- Born: c. 1947 Argentina
- Education: Georgetown University
- Occupation: Businessman
- Board member of: Clinton Foundation
- Children: 5
- Relatives: Stefano Bonfiglio (son-in-law)

= Rolando Gonzalez-Bunster =

US-based Argentine businessman (born c. 1947)

Rolando Gonzalez-Bunster (born c. 1947) is a US-based Argentine businessman. He is the founder, chairman and chief executive officer of InterEnergy Group, a UK-based energy company active in the Dominican Republic, Panama, Chile, Jamaica and Uruguay. A college friend of former President Bill Clinton, he is a director of the Clinton Foundation.

==Early life==
Gonzalez-Bunster was born circa 1947 in Argentina. He graduated from Georgetown University in Washington, D.C., in 1968. While he was in college, he was friends with Bill Clinton.

==Career==
Gonzalez-Bunster built a barge-mounted power plant with the Seaboard Corporation in the 1980s.

Gonzalez-Bunster served as the vice president of Gulf and Western Industries. He founded Basic Energy Ltd. (Bahamas), an operator and distributor of energy in the Dominican Republic, Panama and Jamaica. He also served as the president of the Board of Directors of Empresa Generadora de Electricidad Haina, a coal, oil and wind energy company active in the Dominican Republic. Additionally, he was a partner in Remington Realty, a Texas-based real estate company, and an investor in AquaCube, a Scottish water purification company.

Gonzalez-Bunster founded InterEnergy Group, a UK-based energy company active in the Dominican Republic, Panama, Chile, Jamaica and Uruguay, in 2011. He serves as its chairman and CEO. Gonzalez-Bunster also serves as the president and director of Consorcio Energetico Punta Cana Macao (CEPM), a wind and solar energy producer which distributes electricity in the Dominican towns of Punta Cana, Bávaro and Bayahibe.
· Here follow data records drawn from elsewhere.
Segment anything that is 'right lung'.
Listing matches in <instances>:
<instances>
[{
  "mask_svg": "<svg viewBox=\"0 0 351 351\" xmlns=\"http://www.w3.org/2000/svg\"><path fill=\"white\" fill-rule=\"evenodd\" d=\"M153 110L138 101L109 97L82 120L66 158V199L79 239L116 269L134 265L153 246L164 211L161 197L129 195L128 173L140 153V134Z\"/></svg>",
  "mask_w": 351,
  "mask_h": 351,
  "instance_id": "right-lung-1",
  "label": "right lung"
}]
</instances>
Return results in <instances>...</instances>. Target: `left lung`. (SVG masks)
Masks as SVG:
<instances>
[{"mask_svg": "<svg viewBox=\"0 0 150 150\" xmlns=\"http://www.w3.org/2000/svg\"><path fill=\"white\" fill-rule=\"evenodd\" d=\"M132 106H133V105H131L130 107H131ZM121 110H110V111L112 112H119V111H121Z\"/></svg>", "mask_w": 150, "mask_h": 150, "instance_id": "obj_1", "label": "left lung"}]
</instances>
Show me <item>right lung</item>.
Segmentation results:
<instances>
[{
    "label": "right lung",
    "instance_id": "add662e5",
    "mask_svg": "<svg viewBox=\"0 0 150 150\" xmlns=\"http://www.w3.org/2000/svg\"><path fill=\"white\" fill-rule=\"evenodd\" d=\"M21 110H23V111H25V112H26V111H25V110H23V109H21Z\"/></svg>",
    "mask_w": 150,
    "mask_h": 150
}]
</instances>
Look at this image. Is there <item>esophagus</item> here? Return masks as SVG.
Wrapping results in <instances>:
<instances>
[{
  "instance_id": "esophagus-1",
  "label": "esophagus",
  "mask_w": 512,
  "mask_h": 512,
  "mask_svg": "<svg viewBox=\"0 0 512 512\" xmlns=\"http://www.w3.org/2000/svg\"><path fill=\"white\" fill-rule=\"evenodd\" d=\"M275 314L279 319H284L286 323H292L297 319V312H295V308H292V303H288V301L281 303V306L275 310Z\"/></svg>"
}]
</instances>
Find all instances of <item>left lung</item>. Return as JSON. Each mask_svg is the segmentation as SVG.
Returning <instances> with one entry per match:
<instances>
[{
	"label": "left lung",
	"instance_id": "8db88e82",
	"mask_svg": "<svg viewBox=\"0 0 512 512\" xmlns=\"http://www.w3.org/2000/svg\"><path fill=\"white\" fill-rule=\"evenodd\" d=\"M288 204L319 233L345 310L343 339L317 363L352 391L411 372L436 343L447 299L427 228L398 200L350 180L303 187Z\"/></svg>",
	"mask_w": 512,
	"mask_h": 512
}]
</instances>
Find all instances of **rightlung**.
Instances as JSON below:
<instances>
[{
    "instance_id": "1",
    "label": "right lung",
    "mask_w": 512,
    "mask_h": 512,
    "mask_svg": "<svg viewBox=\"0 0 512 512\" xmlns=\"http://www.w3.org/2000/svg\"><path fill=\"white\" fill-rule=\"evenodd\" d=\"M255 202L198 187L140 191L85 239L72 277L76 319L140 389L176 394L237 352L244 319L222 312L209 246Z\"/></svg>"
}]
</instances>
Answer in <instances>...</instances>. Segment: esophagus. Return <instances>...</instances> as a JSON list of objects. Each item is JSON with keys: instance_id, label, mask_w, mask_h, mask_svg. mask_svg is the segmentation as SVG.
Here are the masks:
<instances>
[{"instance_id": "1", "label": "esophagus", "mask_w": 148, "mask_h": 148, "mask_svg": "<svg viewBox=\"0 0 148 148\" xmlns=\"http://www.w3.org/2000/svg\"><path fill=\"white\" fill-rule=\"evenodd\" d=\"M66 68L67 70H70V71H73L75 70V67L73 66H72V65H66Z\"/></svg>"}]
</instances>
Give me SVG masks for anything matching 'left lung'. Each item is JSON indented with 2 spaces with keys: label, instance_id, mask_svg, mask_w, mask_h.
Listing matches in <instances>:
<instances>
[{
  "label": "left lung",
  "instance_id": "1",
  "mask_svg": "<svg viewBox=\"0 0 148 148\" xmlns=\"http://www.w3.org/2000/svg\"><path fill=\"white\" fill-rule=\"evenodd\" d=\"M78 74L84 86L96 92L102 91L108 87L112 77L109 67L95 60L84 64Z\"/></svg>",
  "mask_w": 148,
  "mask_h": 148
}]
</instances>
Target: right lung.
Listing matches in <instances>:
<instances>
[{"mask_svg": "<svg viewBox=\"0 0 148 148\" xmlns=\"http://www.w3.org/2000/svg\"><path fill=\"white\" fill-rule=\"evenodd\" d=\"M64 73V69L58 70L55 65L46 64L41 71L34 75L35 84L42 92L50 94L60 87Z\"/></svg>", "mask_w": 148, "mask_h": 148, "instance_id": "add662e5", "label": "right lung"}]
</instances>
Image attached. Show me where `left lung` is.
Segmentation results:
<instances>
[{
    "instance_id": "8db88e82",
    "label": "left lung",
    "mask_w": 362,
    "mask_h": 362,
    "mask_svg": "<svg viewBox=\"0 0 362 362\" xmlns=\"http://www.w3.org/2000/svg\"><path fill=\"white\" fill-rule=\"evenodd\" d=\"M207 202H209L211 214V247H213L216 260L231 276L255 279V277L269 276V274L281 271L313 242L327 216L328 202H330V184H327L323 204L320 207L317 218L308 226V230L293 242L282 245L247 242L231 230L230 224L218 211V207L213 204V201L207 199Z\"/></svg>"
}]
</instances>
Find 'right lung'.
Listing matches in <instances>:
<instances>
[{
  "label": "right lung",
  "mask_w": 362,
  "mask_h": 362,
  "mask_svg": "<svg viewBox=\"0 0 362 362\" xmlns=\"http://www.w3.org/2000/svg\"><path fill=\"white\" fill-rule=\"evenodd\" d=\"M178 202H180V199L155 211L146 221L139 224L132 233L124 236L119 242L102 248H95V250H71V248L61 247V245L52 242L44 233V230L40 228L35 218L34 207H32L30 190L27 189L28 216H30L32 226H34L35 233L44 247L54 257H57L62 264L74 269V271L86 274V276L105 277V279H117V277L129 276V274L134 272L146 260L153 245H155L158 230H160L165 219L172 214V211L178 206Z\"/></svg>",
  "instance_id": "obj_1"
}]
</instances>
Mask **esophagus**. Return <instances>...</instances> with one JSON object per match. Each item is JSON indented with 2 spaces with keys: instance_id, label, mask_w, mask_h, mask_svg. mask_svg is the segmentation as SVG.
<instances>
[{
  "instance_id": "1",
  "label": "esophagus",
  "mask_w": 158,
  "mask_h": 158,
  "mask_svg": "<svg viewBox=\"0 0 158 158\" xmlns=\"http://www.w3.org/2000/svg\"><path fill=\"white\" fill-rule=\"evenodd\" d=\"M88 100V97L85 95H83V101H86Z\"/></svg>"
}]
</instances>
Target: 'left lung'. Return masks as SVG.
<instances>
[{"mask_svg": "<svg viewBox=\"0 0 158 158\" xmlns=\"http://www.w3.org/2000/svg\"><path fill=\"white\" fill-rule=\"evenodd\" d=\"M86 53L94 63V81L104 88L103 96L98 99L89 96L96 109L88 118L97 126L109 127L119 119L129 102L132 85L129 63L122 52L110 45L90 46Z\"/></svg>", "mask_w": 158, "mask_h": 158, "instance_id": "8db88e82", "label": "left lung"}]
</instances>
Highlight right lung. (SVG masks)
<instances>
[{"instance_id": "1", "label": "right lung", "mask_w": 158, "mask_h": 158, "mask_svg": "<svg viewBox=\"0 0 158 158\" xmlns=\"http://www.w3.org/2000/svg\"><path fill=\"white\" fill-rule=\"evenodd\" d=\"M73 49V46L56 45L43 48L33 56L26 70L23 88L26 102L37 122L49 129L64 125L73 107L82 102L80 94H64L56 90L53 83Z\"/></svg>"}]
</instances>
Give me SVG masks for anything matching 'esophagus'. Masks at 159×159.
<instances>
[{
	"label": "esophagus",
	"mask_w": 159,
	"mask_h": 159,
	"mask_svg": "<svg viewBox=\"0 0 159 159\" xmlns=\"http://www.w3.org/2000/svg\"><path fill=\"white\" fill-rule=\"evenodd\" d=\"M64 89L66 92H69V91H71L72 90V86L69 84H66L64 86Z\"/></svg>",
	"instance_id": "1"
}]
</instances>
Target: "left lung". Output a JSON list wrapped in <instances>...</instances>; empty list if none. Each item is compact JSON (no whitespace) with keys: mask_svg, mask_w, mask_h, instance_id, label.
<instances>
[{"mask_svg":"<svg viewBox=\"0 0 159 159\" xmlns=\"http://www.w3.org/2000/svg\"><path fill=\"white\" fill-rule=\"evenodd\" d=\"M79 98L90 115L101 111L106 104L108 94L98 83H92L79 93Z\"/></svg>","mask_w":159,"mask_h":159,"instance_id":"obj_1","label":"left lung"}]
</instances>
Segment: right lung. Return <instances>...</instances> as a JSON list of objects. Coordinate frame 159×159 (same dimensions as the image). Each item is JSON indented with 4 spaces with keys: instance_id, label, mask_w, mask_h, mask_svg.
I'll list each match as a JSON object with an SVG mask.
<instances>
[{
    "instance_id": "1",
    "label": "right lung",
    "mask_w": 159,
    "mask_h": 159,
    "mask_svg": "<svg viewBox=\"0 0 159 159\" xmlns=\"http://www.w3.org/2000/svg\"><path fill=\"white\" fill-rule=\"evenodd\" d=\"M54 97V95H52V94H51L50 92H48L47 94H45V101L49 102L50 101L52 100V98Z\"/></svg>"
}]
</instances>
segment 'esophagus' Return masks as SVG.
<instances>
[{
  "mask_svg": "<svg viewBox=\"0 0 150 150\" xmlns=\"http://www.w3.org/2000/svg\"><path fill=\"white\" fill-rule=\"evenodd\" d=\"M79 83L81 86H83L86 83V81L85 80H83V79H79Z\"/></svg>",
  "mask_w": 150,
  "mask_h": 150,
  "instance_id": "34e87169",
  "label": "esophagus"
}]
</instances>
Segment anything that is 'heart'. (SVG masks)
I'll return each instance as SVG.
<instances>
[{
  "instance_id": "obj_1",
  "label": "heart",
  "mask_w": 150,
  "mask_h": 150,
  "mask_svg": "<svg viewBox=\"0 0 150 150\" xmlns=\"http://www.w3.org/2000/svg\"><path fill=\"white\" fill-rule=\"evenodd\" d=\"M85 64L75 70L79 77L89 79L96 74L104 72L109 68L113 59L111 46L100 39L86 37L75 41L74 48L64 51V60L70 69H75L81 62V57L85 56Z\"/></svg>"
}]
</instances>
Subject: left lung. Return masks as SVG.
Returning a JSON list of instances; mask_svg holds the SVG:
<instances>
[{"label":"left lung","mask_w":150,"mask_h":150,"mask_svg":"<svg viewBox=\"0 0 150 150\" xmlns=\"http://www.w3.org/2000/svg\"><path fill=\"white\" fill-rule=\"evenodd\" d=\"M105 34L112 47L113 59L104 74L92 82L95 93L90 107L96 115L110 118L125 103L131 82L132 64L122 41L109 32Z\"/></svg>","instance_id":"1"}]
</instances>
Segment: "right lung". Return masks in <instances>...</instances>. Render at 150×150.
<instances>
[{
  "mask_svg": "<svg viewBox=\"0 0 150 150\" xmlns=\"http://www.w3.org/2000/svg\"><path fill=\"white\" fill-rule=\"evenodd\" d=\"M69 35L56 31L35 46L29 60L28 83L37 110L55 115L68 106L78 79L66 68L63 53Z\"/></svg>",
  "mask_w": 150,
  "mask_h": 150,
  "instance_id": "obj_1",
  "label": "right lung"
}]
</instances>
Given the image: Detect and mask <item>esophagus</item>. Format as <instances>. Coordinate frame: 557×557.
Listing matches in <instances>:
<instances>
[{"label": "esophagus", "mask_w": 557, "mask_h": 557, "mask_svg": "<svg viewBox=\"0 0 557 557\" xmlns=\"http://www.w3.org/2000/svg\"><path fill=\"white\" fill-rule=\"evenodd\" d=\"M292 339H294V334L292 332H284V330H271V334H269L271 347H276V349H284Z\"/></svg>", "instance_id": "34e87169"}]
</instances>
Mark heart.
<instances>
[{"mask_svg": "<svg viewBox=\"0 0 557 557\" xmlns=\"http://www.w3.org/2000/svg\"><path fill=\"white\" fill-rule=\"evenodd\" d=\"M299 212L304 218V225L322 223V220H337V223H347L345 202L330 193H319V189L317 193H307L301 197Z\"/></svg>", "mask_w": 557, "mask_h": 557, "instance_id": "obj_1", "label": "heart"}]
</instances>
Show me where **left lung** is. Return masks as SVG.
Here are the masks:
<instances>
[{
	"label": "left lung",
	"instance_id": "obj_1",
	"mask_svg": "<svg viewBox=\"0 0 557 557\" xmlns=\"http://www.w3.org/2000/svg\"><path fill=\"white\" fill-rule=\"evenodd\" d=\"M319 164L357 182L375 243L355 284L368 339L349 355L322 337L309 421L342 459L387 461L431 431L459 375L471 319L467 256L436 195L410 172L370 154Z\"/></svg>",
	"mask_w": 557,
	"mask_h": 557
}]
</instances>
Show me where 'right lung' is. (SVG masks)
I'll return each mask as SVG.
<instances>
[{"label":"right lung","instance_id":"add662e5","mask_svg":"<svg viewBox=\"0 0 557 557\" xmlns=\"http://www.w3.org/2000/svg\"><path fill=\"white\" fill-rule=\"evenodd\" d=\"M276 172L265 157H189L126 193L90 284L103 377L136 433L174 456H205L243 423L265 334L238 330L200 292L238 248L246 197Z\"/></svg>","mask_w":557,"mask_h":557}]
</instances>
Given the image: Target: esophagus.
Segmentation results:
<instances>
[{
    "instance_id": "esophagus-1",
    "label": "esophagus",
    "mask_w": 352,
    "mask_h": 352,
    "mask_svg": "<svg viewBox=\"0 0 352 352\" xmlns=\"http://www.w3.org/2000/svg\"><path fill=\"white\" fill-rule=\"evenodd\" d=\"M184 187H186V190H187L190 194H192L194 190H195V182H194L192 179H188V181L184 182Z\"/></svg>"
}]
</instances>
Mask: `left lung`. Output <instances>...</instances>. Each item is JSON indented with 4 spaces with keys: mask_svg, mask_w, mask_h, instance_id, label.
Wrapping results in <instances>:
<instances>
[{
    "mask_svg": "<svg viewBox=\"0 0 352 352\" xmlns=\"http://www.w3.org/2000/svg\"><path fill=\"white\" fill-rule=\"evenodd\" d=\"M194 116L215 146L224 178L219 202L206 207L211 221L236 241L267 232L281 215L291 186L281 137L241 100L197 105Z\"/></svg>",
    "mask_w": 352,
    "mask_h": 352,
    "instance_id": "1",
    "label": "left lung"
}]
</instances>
==Philanthropy and political contributions==
Gonzalez-Bunster is a member of the Institute of the Americas. He serves on the board of directors of the Latin American Board of his alma mater, Georgetown University. In 2013, he organized the launch of the Georgetown Alumni Club in the Dominican Republic.

Gonzalez-Bunster visited Haiti alongside his daughter, as well as Dr Paul Farmer and Bill Clinton shortly after the 2010 earthquake. has served on the board of directors of the Clinton Foundation since 2013.

Gonzalez-Bunster donated $30,000 to Virginia Governor Terry McAuliffe in 2009 and 2013. He donated US$100,000 to the Hillary Victory Fund, a SuperPAC which supports Hillary Clinton's 2016 presidential campaign.

==Personal life==
Gonzalez-Bunster resides in Greenwich, Connecticut, with another property, Casa Pacifica, in Casa de Campo, La Romana, the Dominican Republic. He has five children, including a son, Luis, who is paraplegic; Diego, Matías and two daughters, Adriana and Carolina. His daughter Carolina Gonzalez-Bunster, a former Goldman Sachs banker and the founder of the Walkabout Foundation, is married to Stefano Bonfiglio, the co-founder of private equity firm Stirling Square Capital Partners, and they live in Knightsbridge, London. Her wedding was attended by Hillary and Bill Clinton.